İşin aslı!
AKP, dokuz milyar maliyetle 48 yeni cezaevi yaptıracakmış. Biri sosyal medyadan yazmış: “Umarım mahkûm garantisi vermemişlerdir yüklenici firmaya” diye. Seçimlerden sonra yinelenen “Ülke artık gerçek gündemine dönmeli” çağrısının saçmalığı iyice ortaya çıkıyor...
Bundan daha önemli gündem olur mu? Gerçeği arayan, muhalefet eden, ses yükselten herkes için hazırlıklar başlamış anlaşılan.
Bilmez değilim: “İktisadi kriz” öncelikli demeye getiriyor bunu söyleyenler, tamam da, bu “kriz” kendiliğinden mi çıkıyor? “Başkanlık” denen, eşi benzeri görülmemiş tuhaf düzene kökten karşı durmazsanız, olsa olsa yalancı itirazın sözcüsü haline gelirsiniz. Bir yerden para bulunup şırınga edilse sisteme ve bu “sadaka” uygulamaları devam etse, sorun aşılacak mı? Damat sordu ya: “Yapısal reform dediğiniz nedir?” diye, ben de merak ediyorum.
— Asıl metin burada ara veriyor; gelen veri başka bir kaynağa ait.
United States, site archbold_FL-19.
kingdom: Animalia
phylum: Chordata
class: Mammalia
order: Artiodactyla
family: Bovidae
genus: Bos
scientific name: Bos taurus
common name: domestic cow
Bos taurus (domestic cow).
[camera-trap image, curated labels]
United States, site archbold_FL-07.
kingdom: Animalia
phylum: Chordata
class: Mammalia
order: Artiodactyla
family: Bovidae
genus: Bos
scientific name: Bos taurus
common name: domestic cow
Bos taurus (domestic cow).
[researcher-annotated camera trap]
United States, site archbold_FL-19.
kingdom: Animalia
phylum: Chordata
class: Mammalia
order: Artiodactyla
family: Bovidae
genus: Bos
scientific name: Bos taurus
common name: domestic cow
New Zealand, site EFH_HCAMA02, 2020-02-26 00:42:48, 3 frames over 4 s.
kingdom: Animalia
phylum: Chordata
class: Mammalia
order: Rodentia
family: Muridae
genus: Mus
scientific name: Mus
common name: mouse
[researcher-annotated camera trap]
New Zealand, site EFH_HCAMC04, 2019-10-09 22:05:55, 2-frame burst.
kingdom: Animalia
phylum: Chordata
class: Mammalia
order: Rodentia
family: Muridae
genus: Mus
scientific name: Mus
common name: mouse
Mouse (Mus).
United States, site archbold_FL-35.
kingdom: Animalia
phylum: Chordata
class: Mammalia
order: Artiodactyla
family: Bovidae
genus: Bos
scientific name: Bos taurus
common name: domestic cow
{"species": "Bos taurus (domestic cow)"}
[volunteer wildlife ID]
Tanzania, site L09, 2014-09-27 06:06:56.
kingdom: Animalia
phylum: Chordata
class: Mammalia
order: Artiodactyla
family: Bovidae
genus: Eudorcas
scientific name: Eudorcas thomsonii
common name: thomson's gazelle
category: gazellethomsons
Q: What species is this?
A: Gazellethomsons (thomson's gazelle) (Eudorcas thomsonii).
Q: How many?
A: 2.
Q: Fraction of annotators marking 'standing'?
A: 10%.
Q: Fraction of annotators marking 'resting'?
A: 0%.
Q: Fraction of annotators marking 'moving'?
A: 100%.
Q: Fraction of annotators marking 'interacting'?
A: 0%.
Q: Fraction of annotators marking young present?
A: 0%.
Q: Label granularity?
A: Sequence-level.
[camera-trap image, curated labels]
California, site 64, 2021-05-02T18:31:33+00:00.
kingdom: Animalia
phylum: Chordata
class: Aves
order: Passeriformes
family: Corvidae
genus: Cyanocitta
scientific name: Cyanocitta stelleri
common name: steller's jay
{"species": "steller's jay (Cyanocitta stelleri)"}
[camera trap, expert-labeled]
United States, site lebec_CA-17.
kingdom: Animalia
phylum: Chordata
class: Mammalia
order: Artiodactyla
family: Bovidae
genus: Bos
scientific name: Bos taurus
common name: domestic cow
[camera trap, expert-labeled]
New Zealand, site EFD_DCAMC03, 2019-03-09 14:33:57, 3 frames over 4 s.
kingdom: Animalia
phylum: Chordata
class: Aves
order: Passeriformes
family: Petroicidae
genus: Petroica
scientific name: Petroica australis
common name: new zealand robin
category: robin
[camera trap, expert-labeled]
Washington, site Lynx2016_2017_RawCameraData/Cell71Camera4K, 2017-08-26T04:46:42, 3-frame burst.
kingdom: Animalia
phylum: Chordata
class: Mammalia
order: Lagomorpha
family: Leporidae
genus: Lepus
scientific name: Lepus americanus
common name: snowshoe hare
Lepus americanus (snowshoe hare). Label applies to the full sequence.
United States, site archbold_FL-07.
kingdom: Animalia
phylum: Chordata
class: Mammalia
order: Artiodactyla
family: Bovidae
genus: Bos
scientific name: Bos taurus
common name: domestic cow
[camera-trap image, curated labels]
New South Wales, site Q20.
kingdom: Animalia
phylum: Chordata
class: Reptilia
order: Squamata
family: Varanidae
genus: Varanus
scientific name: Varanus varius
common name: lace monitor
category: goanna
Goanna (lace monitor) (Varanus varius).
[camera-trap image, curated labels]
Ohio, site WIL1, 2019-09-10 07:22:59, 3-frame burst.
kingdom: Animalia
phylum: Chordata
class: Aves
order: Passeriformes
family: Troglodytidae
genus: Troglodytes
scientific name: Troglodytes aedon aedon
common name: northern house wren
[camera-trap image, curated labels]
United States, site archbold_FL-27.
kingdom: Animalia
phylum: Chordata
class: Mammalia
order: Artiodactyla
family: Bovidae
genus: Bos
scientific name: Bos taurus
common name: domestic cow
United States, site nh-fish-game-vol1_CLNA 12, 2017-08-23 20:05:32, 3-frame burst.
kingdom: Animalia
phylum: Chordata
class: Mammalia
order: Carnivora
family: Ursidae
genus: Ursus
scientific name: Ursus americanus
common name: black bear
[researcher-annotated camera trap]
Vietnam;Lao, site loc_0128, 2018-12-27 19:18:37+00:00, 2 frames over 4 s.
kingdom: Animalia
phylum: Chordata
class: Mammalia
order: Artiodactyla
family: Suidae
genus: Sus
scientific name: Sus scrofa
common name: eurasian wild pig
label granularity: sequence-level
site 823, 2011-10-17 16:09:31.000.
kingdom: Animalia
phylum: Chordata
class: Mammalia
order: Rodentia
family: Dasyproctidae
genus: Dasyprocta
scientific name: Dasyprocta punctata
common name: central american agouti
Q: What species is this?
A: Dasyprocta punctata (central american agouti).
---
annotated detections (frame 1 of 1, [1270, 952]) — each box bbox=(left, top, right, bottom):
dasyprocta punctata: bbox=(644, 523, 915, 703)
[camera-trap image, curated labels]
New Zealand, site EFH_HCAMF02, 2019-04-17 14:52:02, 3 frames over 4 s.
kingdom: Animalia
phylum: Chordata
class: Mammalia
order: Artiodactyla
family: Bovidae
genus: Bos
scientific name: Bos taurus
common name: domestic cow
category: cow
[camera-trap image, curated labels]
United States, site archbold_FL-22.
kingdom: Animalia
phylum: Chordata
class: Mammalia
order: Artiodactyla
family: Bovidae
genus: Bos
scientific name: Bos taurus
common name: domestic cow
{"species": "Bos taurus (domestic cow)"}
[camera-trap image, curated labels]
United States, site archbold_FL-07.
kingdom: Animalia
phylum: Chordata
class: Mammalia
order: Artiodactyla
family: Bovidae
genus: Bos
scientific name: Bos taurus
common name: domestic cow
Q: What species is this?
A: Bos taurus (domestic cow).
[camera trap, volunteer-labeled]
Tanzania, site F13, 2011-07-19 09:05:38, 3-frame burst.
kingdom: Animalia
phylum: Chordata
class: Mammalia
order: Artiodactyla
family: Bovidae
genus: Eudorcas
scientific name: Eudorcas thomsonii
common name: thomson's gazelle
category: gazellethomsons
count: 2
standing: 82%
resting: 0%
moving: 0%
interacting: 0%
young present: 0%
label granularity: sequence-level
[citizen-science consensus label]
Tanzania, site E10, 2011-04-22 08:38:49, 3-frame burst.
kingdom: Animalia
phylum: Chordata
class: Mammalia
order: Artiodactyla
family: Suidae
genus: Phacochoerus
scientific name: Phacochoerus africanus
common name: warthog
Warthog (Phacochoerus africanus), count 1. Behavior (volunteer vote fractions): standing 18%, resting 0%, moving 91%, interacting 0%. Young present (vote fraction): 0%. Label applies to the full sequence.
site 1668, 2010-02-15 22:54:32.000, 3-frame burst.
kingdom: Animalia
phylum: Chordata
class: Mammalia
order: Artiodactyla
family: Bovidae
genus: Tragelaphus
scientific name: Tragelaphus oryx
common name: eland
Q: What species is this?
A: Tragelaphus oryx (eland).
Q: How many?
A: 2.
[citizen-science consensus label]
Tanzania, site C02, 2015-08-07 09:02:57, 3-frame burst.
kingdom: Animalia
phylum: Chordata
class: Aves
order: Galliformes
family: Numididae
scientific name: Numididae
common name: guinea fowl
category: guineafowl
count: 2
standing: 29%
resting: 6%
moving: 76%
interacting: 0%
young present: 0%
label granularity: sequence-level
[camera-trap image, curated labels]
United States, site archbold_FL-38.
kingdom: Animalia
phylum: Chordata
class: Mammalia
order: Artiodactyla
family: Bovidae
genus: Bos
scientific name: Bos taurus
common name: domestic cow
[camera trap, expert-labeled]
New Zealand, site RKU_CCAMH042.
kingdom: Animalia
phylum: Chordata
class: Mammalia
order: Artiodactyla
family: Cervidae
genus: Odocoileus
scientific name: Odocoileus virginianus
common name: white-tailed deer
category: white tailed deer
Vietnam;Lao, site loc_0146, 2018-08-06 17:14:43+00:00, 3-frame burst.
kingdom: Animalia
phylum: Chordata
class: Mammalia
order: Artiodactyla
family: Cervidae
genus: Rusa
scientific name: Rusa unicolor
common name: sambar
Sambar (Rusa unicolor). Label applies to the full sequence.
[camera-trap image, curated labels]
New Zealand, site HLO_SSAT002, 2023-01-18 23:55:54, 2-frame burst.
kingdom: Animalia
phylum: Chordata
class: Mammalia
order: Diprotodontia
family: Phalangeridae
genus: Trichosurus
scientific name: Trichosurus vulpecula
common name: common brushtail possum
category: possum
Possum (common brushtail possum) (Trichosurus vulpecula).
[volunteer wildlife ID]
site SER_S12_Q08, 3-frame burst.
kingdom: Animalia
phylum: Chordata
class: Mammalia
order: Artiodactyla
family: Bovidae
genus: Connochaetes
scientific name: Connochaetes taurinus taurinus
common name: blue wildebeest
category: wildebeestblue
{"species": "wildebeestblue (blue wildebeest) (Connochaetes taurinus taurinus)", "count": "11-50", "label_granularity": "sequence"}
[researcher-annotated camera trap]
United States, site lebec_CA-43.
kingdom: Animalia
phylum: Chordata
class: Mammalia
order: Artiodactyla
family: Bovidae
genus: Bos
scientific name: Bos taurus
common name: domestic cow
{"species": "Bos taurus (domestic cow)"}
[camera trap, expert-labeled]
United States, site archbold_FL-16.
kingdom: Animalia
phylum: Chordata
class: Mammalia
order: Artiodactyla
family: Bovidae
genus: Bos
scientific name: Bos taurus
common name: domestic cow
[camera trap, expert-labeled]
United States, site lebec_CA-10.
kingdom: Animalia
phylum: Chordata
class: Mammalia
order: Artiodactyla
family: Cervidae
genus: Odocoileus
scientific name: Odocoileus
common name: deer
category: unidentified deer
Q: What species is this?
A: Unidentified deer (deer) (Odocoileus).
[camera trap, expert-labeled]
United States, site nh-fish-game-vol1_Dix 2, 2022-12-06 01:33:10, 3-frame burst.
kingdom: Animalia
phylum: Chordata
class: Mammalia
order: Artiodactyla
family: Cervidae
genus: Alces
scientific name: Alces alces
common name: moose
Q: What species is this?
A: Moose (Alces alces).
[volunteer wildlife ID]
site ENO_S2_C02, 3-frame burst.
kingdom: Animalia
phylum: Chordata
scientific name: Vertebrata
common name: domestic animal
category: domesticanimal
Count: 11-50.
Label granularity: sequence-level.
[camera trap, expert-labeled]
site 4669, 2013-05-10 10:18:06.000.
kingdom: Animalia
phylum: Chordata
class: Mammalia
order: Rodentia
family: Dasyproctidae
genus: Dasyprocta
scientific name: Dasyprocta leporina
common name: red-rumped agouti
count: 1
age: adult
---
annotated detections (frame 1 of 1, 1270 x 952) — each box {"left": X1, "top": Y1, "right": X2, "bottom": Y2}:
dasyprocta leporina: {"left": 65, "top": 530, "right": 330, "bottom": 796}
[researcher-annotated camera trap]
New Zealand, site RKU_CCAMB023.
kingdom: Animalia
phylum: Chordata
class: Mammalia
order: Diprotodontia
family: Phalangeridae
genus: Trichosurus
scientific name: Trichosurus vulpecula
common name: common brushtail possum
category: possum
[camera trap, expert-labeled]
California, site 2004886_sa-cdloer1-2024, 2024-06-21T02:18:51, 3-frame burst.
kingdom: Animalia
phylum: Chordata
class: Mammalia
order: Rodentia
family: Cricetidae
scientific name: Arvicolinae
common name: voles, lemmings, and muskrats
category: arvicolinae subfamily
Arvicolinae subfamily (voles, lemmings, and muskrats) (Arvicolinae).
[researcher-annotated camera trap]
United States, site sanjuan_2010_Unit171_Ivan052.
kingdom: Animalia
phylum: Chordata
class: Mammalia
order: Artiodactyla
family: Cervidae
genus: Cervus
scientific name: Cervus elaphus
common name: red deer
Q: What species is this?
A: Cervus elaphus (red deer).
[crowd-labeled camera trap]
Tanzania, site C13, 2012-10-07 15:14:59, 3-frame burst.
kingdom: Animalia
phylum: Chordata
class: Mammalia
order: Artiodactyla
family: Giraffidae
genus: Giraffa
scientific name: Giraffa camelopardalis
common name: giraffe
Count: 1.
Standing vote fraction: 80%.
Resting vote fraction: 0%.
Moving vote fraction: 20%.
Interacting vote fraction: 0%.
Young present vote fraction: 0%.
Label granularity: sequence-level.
Çürümüş piyasa düzeninin nesini onaracaksınız; başka türlü söylersek, hangi siyasi yapı AKP’den daha iyi sermaye bekçiliği yapabilir?
Kimin krizi?
“Türk Tipi Başkanlık Sistemi” küresel sermayenin dilediği gibi at oynatması için uygundur. Bugün muhalif gibi görünen kesimlerin temel itirazı bu sömürü düzenine değildir.